Париж — в 200 километрах. До самолёта домой — 12 часов. У меня ещё куча времени, чтобы побродить по Сент-Женевьев-де-Буа и помолчать у могилы Бунина. Чтобы затем купить ребёнку любимые швейцарские цветные карандаши в жестянке, сдать машину в пресс-парк одного из французских брендов и выпить перед вылетом граммов сто кальвадоса. Все планы обламывает нежный звоночек бортового компьютера на выезде из Гавра: блямс! На экране дисплея высвечивается апокалиптический гвоздь, торчащий из колеса и сообщение об аварийном падении давления в задней левой шине.
Есть время поставить запаску, но нет запаски. По какой-то извращённо-рациональной логике её сначала низвели до протеза-докатки, а потом и вовсе сочли рудиментом. Облом. В принципе я согласен, что дороги в Европе с каждым годом становятся всё лучше и ездить по ним всё веселее. Регулярно катаюсь тут с 1988 года и ни разу ни гвоздя не словил, ни шурупа. Но при чём тут запаска?
Из самолётов также можно убрать надувные плоты и спасательные жилеты — случаев удачных приводнений ещё меньше, чем пробитых колёс.

→ Задание A:
Продублируйте фрагмент текста о проколе шины, начиная со слов «Париж — в 200» и далее вплоть до слов «задней левой шине.».
→ Задание B:
Ответьте на вопросы по тексту о проколе шины:
(i) На каком расстоянии находится Париж?
(ii) С какого года, согласно тексту, совершаются регулярные поездки по Европе?
(iii) О чём сообщает бортовой компьютер помимо изображения гвоздя?
→ Задание C:
Перечислите все дела, запланированные до вылета, которые названы в тексте о проколе шины.
Приведённый далее перечень получен из другого источника.

→ Данные для проверки:
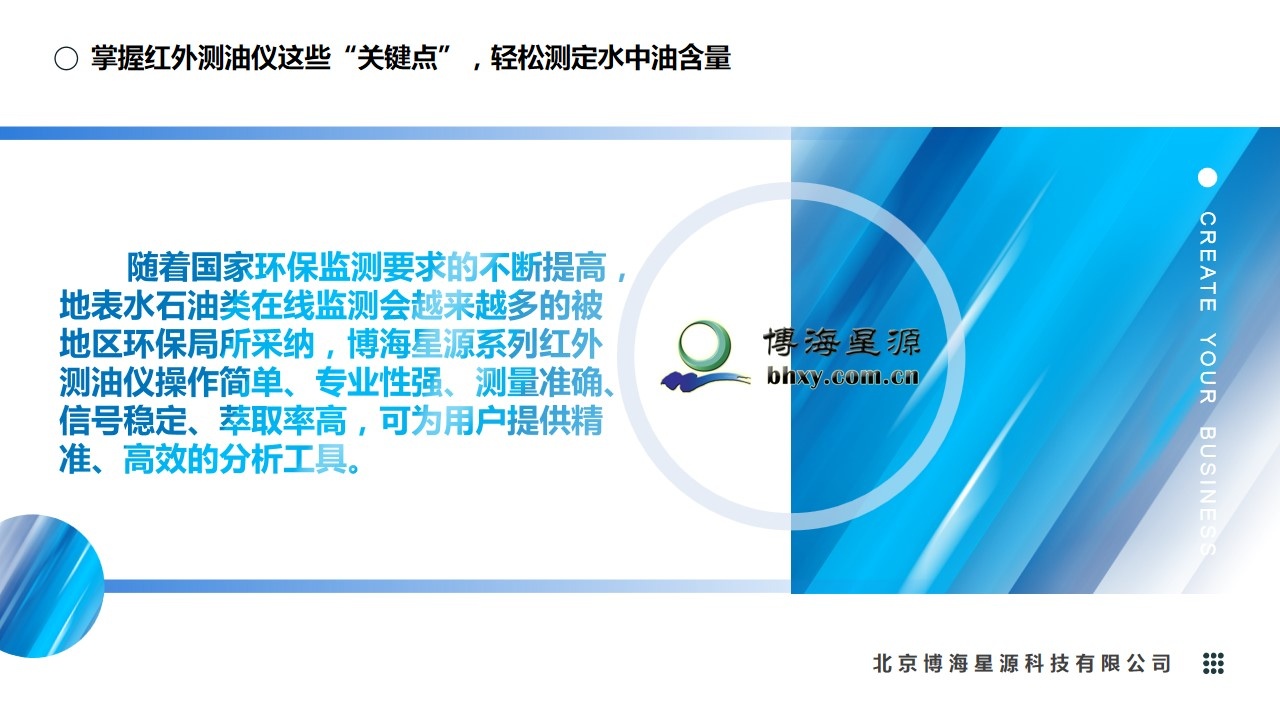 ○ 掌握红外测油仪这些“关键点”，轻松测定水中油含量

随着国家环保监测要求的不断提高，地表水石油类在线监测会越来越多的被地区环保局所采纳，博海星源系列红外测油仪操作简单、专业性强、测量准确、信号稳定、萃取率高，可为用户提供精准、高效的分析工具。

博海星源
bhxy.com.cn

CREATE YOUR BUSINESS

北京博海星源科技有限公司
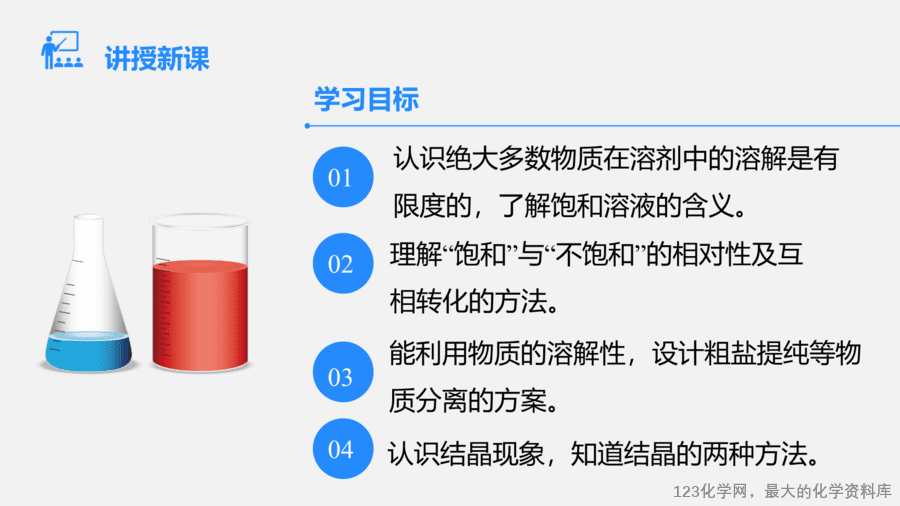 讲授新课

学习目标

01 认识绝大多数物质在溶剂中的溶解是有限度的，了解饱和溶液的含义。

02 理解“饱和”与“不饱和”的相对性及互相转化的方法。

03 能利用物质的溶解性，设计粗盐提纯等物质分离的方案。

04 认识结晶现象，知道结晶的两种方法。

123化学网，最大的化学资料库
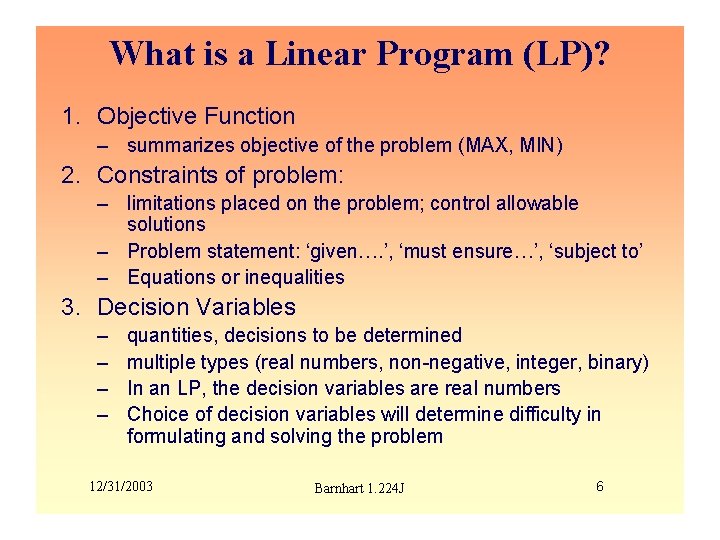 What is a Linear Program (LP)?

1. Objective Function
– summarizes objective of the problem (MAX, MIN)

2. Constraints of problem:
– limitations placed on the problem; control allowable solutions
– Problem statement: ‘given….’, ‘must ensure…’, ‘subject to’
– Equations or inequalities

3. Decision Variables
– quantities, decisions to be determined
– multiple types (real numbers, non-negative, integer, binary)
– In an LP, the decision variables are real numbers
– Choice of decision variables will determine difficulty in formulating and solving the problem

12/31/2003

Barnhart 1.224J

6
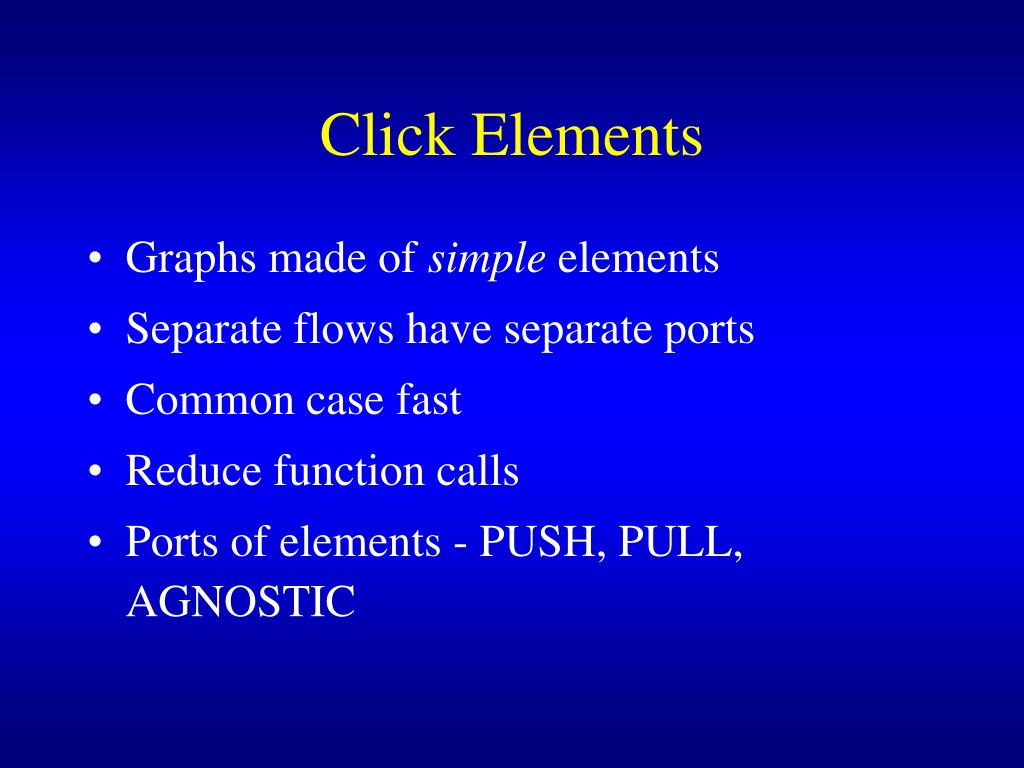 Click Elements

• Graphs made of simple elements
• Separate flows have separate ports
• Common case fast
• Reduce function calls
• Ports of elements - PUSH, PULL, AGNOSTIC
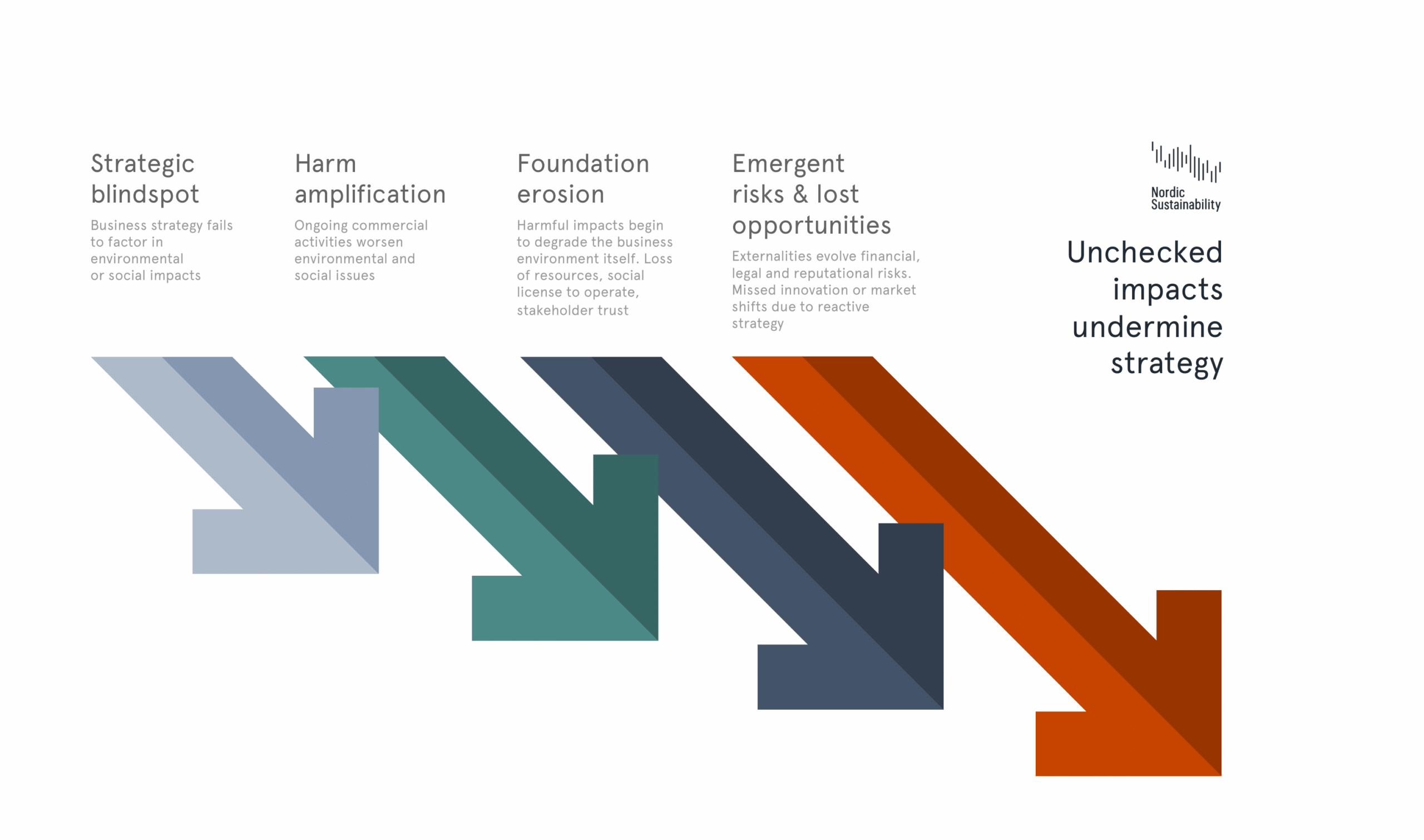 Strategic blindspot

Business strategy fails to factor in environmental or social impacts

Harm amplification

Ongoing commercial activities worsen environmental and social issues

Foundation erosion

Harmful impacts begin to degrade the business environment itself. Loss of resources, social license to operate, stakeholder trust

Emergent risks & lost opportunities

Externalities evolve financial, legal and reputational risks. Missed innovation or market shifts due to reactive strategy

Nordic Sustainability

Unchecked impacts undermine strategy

→ Поле для ответа A:
Париж — в 200 километрах. До самолёта домой — 12 часов. У меня ещё куча времени, чтобы побродить по Сент-Женевьев-де-Буа и помолчать у могилы Бунина. Чтобы затем купить ребёнку любимые швейцарские цветные карандаши в жестянке, сдать машину в пресс-парк одного из французских брендов и выпить перед вылетом граммов сто кальвадоса. Все планы обламывает нежный звоночек бортового компьютера на выезде из Гавра: блямс! На экране дисплея высвечивается апокалиптический гвоздь, торчащий из колеса и сообщение об аварийном падении давления в задней левой шине.

→ Поле для ответа B:
(i) В 200 километрах.
(ii) С 1988 года.
(iii) Об аварийном падении давления в задней левой шине.

→ Поле для ответа C:
- побродить по Сент-Женевьев-де-Буа
- помолчать у могилы Бунина
- купить ребёнку любимые швейцарские цветные карандаши в жестянке
- сдать машину в пресс-парк одного из французских брендов
- выпить перед вылетом граммов сто кальвадоса